Depuis 6 ans ce chiffre n’avait pas été atteint, l’objectif national de dépenses d'assurance maladie (ONDAM) croit de 2,5%. Cela signifie que le montant prévisionnel des dépenses de l’assurance maladie pour l’année augmente. Cette évolution exceptionnelle répond à un choix du gouvernement et de la majorité de renforcer l’effort d’investissement dans la santé dans le cadre du plan « Ma santé 2022 » présenté́ le 18 septembre par le Président de la République.



Cela permettra par exemple, un investissement de 300 millions d’euros pour les Hôpitaux et de 125 millions pour les EHPAD dès 2019.




Libérer l’économie et améliorer le pouvoir d’achat des Français


Pour les salariés, la majorité a voté à l’unanimité l’exonération des cotisations sociales dues au titre de la rémunération des heures supplémentaires à compter du 1er septembre 2019. Cette mesure vise à augmenter le pouvoir d’achat des Français et dynamiser l’activité du territoire. Cela représentera en moyenne un gain de 200 euros par salarié et par an.

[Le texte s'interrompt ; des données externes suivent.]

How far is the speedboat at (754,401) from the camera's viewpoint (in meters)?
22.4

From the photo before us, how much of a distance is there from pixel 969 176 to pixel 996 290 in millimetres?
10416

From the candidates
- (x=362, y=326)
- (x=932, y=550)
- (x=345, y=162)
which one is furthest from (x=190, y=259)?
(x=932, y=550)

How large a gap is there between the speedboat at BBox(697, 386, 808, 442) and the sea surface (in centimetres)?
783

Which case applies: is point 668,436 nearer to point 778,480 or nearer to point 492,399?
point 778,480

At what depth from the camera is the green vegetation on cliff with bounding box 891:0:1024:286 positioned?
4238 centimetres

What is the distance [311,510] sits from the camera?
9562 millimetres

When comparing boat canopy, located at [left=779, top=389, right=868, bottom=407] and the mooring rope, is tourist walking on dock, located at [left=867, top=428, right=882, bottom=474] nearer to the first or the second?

Pour les employeurs, le PLFSS 2019 prévoit la mise en œuvre de la transformation du CICE et du CITS en baisse pérenne de cotisations sociales. En 2019, le gain pour l’entreprise sera de 180 € (pour un salarié au SMIC). Pour la première année pleine d’application de ces allègements généraux renforcés, en 2020, le gain sera de 760 €. En 2019, les entreprises et structures éligibles bénéficieront en trésorerie à la fois des crédits d’impôts au titre de 2018 et de l’allègement des cotisations.


Pour les retraités, il met en œuvre une imposition plus juste de la CSG en n’appliquant le taux normal que lorsque le bénéficiaire de la pension a franchi le seuil de revenus pendant 2 années consécutives. Cette disposition concernera 350 000 foyers, pour un coût de près de 350 millions d’euros.

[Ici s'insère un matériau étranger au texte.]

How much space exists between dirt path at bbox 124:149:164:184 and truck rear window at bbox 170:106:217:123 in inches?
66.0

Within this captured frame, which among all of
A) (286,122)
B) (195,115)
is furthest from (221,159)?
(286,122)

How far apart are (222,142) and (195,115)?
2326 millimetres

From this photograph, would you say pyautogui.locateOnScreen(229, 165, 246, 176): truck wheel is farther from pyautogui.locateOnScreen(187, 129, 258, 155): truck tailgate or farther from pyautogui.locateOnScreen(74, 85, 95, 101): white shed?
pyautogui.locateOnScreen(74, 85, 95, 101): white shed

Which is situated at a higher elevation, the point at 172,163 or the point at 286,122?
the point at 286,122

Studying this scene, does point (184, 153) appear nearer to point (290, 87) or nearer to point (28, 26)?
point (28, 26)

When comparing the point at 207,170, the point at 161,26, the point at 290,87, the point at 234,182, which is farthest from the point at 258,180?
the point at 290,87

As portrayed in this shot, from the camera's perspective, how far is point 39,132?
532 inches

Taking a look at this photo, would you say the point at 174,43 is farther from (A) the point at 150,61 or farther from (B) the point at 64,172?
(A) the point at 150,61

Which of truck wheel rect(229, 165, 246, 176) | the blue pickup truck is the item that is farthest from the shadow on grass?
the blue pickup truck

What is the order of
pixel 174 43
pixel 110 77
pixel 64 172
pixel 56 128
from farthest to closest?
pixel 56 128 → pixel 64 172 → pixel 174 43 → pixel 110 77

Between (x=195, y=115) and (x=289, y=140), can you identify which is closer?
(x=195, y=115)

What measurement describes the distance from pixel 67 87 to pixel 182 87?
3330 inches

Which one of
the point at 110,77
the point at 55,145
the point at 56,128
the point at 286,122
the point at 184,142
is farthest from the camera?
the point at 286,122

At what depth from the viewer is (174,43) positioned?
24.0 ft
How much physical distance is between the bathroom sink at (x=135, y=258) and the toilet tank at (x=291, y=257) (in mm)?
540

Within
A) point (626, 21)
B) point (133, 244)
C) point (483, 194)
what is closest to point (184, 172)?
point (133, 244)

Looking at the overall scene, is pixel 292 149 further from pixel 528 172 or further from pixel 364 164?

Investir dans le système de santé


Les nouvelles dispositions du PLFSS permettront l’amélioration du recours aux dispositifs d’aide à la complémentaire santé. Aujourd’hui, 2/3 des personnes bénéficiaires ne la demande pas.

Elles renforcent la prévention à travers la création d’un « Fonds de lutte contre les substances psychoactives » et l’extension de la vaccination contre la grippe par les pharmaciens.


Protéger les personnes les plus fragiles


Le « Reste à charge zéro » en optique, auditif et dentaire » permettra à tous de profiter d’un panier de soin 100% remboursé pour tous. Il se mettra en place progressivement jusqu'en 2021.

Une majoration de 30 % (jusqu'à 140 euros supplémentaire par mois) du complément mode de garde

sera accordée aux familles ayant un enfant en situation de handicap.

Les familles pourront aussi bénéficier d’un dispositif favorisant un repérage précoce de l'autisme et la mise en place d'un parcours de soins pour les enfants repérés

Le complément mode de garde sera prolongé pour tous les enfants jusqu’à l’entrée en maternelle.

Le congé maternité sera étendu pour les travailleuses indépendantes et les exploitantes agricoles au même titre qu’un congé maternité « classique ».


Un budget enrichi par le travail parlementaire avec plusieurs amendements de la majorité


Revenir sur la suppression du dispositif relatif aux travailleurs occasionnels (TO-DE) dans le secteur agricole ;

Imposer une prise en compte des résultats et expériences rapportés par les patients pour évaluer la qualité́ des soins dans les établissements (mon amendement)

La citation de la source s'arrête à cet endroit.